So maybe a better solution would be an option to check upon installing Live Standard and Intro to "Don't rub my nose in all the goodies I'm missing"?
That could be the solution, but I dont think that is likely to happen given that Ableton market Live in 3 different versions.
The user could ignore the three versions of Live and create whatever they want to create within the limitations of the software.
There could be many variables of why some one ends up with whatever version they choose. Some of the variables could be income, preference and the many variables that fall out side of those.
I am talking about a specific user here though. Im talking about some one who has seen the main website of Ableton. This person looks at all the tools available in intro and compares them to the tools available in suite. This user realizes that the tools available in suite are the best tools to complete their project in the most efficient manner.
This specific user would never use Live if the only version was Intro. They would use standard, but in this case now they see that suite offers even more of the tools that will help them finish the project efficiently. They know that buying standard would require them to buy third party tools because they need some of the tools that are available in suite to complete the project efficiently.
They chose suite as the best available option when it comes to working efficiently.
Here is where the problem arises: this person can not afford suite, Intro is out of the question and Standard like suite requires more funds than this person has.
This person may never get the funds together because they are part of most of the world who live in poverty.
What do they do next?
They can ignore Ableton Live all together and choose something that might not be Ableton Live but it offers a lot more of the tools than Standard or Suite at a lower cost.
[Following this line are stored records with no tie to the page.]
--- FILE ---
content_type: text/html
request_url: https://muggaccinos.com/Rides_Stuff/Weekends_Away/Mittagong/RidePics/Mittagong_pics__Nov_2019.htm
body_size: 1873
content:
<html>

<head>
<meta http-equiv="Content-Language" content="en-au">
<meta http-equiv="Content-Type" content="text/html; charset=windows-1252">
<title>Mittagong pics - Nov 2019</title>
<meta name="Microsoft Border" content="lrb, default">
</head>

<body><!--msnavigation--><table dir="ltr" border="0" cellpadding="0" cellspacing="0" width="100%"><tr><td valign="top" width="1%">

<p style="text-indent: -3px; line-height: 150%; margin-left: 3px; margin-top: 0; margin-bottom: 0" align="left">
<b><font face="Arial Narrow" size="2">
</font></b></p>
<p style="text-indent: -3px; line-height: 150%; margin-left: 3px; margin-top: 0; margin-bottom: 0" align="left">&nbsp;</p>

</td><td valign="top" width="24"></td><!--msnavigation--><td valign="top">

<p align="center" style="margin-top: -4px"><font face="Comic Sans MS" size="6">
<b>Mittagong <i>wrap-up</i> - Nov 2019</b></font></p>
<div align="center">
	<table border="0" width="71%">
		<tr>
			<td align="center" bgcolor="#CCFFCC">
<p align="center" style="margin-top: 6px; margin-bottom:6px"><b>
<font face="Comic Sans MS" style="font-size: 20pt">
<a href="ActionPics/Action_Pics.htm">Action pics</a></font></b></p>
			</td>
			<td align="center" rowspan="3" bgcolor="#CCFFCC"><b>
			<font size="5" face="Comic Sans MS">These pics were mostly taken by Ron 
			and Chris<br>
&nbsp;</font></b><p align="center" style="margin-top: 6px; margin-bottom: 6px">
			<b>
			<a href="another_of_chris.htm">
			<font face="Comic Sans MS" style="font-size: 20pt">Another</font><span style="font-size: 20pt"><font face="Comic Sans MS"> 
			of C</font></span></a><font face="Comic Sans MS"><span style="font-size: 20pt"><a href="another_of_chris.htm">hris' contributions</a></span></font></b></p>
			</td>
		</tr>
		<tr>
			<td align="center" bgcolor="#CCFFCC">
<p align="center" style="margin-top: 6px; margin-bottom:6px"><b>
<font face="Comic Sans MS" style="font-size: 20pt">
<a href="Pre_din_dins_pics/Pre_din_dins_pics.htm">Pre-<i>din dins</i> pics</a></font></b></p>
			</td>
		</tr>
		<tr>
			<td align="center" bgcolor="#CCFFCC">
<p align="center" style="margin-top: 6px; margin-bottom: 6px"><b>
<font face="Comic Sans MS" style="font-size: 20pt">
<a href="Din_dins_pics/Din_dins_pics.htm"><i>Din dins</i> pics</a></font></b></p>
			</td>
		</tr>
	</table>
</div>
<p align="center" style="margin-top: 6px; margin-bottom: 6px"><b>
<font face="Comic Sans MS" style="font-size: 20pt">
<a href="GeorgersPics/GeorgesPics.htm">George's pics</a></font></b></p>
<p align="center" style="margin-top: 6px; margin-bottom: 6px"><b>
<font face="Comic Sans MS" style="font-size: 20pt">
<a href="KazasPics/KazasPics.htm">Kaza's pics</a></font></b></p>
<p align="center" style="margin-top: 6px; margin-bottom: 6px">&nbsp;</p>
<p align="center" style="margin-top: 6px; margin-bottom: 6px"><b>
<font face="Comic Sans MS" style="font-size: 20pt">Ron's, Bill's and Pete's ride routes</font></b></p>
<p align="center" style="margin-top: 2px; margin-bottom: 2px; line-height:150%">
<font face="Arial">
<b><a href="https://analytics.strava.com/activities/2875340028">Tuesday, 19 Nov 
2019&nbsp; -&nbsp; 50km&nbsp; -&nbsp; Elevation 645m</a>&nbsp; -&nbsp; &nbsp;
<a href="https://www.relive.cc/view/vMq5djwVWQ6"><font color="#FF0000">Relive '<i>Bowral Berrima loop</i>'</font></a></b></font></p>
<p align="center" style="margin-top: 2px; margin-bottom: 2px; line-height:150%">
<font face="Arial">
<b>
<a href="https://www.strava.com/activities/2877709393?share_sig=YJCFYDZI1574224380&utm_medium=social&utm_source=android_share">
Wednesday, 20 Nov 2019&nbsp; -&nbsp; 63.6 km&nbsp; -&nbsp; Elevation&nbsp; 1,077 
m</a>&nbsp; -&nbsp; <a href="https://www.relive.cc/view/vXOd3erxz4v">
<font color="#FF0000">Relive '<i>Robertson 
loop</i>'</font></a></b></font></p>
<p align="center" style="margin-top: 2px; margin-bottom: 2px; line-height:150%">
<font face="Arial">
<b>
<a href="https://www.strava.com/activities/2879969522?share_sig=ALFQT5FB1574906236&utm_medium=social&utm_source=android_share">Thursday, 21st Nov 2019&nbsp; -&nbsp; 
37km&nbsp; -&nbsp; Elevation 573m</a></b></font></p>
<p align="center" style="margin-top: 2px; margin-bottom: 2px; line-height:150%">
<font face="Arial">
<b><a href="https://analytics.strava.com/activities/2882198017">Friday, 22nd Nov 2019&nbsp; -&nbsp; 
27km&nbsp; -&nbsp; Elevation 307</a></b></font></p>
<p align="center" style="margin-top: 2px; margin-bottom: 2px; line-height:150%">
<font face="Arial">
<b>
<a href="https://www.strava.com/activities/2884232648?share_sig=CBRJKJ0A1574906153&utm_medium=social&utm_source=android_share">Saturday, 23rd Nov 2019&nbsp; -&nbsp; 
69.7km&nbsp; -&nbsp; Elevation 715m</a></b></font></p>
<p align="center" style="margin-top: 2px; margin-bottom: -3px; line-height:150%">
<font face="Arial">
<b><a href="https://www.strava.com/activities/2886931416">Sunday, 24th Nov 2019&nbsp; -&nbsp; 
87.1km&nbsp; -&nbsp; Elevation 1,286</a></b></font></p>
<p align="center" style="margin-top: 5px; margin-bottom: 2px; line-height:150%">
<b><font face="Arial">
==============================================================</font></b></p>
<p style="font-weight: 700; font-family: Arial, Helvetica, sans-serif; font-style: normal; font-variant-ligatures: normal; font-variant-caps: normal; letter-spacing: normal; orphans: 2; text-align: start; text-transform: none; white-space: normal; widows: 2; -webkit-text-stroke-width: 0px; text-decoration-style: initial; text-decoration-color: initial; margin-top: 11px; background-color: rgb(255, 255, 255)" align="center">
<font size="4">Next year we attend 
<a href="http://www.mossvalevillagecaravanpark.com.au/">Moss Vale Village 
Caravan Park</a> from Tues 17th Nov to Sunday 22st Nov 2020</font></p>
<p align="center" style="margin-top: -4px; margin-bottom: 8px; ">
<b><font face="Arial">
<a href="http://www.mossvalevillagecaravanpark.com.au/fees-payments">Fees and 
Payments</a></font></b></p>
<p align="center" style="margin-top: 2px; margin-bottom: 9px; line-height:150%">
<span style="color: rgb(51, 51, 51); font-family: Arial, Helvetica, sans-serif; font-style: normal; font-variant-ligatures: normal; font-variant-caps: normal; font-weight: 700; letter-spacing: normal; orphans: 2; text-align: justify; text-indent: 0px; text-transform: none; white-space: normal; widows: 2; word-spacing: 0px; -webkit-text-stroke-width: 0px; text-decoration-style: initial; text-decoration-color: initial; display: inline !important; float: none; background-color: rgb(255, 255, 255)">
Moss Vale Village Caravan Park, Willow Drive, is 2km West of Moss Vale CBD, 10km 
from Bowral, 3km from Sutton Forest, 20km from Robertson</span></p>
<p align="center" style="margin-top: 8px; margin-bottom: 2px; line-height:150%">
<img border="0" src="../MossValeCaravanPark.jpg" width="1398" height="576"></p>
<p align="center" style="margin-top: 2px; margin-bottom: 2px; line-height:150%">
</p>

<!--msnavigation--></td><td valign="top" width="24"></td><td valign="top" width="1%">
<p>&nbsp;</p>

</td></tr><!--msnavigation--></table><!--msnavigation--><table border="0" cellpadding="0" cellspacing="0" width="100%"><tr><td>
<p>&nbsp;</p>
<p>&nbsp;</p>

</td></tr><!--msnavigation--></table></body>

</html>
They can chose nothing or they can can chose to use an "unauthorized" version which may or may not contain malware.
This person decides that given their funds, the choice between the lower cost competitor and the choice between a seemingly free malware version that they choose the malware version.
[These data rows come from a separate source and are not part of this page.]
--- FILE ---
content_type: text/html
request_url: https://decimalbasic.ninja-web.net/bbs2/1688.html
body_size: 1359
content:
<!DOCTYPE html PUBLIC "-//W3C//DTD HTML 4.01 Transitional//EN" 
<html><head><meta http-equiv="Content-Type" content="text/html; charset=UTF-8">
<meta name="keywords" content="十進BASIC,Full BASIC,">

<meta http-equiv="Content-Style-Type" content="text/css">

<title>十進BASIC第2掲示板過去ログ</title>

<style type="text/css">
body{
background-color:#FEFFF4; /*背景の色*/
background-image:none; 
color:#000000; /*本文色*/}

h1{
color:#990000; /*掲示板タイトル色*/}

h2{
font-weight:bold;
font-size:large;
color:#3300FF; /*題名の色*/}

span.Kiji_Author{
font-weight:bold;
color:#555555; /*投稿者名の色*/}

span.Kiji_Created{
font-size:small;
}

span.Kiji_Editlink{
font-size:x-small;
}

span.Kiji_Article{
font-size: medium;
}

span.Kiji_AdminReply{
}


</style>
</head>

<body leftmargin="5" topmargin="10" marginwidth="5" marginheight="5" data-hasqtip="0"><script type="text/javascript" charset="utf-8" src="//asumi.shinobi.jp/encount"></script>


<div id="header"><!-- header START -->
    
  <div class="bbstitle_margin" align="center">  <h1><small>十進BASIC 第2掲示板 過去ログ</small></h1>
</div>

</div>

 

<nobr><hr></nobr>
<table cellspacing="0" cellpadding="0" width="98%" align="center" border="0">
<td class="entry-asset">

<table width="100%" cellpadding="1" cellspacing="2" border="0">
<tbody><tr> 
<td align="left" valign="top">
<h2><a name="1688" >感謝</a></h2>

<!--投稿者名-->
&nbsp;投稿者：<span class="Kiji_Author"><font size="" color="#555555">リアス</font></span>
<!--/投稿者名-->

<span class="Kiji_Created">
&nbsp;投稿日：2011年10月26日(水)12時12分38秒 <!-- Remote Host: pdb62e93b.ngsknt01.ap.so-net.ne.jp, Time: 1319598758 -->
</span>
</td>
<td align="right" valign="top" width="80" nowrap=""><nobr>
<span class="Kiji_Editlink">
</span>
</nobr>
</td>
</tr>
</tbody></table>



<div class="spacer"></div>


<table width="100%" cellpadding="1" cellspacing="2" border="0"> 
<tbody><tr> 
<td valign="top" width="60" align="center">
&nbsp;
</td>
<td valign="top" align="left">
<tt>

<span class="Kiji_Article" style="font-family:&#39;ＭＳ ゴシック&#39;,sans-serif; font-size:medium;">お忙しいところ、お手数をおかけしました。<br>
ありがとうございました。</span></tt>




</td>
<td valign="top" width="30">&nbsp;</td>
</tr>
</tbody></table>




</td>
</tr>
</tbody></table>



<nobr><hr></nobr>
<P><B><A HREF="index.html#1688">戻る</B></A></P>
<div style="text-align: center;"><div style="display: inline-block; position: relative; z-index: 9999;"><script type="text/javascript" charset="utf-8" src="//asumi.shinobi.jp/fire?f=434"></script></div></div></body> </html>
There is one more issue though: This user does not want to use the malware version because their ethics and morals are both playing a role in the decision, but they do it anyways because this is the tool they need and it best fits there funds.
Now this person can finally finish the project and they send the project out to other people over the internet.
Again issues arise. Now the file is infected with malware because they chose (unknowingly) that the software they downloaded contains malware. The malware now continues to infect other people.
This is a real scenario that happens all of the time. The user is left to feel ashamed because they could not buy the software and now feel ashamed because they chose an unauthorized version and they unknowingly added to the malware mess.
Here are just some of the many options Ableton has to address issue stated above.
1. They could chose to do nothing and continue on (unknowingly or knowingly) contributing to malware distribution and the internal ethical dialog of a portion of the user base that just wants to make music
2. They could find a way to make the full version accessible to all the users.
3. There is no current way that Ableton can make the software accessible to all the users while maintaining the company and the workforce, but they are willing implement a goal to solve this issue in the future.
There are many options available to solve this issue. Its just a now a question of does Ableton want to solve this particular issue.